- What to produce
Please write out everything in the Surviving Sepsis Campaign passage from "The Infectious Diseases" down to "the guidelines did.", word for word.

━━━ Document segment

This imbalance is made more troubling by the campaign's failure to discuss persisting concern about rhAPC, which has been reinforced by recent trials. After the PROWESS study, which had demonstrated an increased risk of serious bleeding, two other controlled trials — the Administration of Drotrecogin Alfa (Activated) in Early Stage Severe Sepsis (ADDRESS) study and the Resolution of Organ Failure in Pediatric Patients with Severe Sepsis (RESOLVE) study — both of which were terminated early because they were deemed unlikely to show a significant difference in their primary end points, confirmed that increase in risk and resulted in warnings submitted by Lilly to the FDA regarding the use of rhAPC. ...No mention of the [ADDRESS] study was included in a supplement to the Surviving Sepsis Campaign Guidelines.... Although data from the ENHANCE trial were available and are included in the guideline supplement, the possible magnitude of this increased risk (a 28-day incidence of serious bleeding of 6.5%, as compared with 3.5% in the PROWESS study) is not noted.
The Infectious Diseases Society of America (IDSA), however, declined to endorse [the guidelines].... According to Dante L. Landucci, an intensivist at East Carolina University, Critical Care Medicine, which published the guidelines, removed mention of the IDSA's rejection from his invited editorial on the subject that appeared in print 3 months after the guidelines did.
As part of the third phase of the campaign, Lilly awarded unrestricted grants for an 'Implementing the Surviving Sepsis Campaign' program. The main goal of this phase, launched in mid-2004, is the creation of performance bundles based on selected recommendations from the campaign guidelines. Again, many participants have self-reported financial or other relationships with Lilly. Despite the persisting scientific controversy surrounding its safety and efficacy, rhAPC is included in one of these performance bundles. Neither the campaign's manual on bundle implementation nor a cover letter from the president of the Society of Critical Care Medicine mentions the ADDRESS and RESOLVE trials or the warnings they precipitated. In formulating and promoting the bundles, the campaign sought to collaborate with public, not-for-profit arbiters of the quality of health care, including the Voluntary Hospital Association, the Institute for Healthcare Improvement, and the Joint Commission on Accreditation of Healthcare Organizations.
Implementation of the bundles is being advocated nationally in workshops organized under the auspices of the Society of Critical Care Medicine and funded by Lilly. Furthermore, the campaign has lobbied state governments to adopt the bundles. Efforts to institute these measures internationally are being promoted in a program called the "Surviving Sepsis Campaign Roadshow," also subsidized by Lilly.

━━━━━━
━━━ Data for analysis

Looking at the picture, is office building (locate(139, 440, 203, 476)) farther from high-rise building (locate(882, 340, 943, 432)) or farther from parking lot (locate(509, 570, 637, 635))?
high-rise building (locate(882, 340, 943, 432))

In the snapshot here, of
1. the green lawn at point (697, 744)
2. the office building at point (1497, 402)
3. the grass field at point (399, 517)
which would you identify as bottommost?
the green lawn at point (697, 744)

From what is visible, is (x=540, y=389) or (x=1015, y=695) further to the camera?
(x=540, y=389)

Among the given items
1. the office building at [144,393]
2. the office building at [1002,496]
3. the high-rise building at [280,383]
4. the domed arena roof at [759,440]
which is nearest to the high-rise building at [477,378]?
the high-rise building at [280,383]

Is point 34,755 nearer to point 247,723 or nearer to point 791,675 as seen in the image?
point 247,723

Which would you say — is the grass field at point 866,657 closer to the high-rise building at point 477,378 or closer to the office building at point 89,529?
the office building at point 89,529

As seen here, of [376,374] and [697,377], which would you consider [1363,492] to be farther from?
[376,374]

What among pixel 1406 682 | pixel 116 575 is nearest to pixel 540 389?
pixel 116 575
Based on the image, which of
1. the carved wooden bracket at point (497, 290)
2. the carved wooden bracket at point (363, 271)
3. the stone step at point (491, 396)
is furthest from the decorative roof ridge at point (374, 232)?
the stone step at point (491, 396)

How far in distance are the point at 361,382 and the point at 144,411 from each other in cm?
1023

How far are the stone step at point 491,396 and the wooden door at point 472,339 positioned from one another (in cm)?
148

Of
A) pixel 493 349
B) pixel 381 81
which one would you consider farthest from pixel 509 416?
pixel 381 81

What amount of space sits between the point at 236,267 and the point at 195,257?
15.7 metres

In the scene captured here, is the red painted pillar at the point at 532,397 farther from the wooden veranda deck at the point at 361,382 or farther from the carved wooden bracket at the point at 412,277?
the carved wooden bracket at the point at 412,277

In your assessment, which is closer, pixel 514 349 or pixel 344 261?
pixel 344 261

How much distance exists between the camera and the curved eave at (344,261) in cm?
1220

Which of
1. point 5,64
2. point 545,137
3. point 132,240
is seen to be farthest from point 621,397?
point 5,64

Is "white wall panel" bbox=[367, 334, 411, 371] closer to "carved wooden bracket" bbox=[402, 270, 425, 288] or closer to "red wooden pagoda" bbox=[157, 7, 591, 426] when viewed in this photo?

━━━━━━

- Answer area
The Infectious Diseases Society of America (IDSA), however, declined to endorse [the guidelines].... According to Dante L. Landucci, an intensivist at East Carolina University, Critical Care Medicine, which published the guidelines, removed mention of the IDSA's rejection from his invited editorial on the subject that appeared in print 3 months after the guidelines did.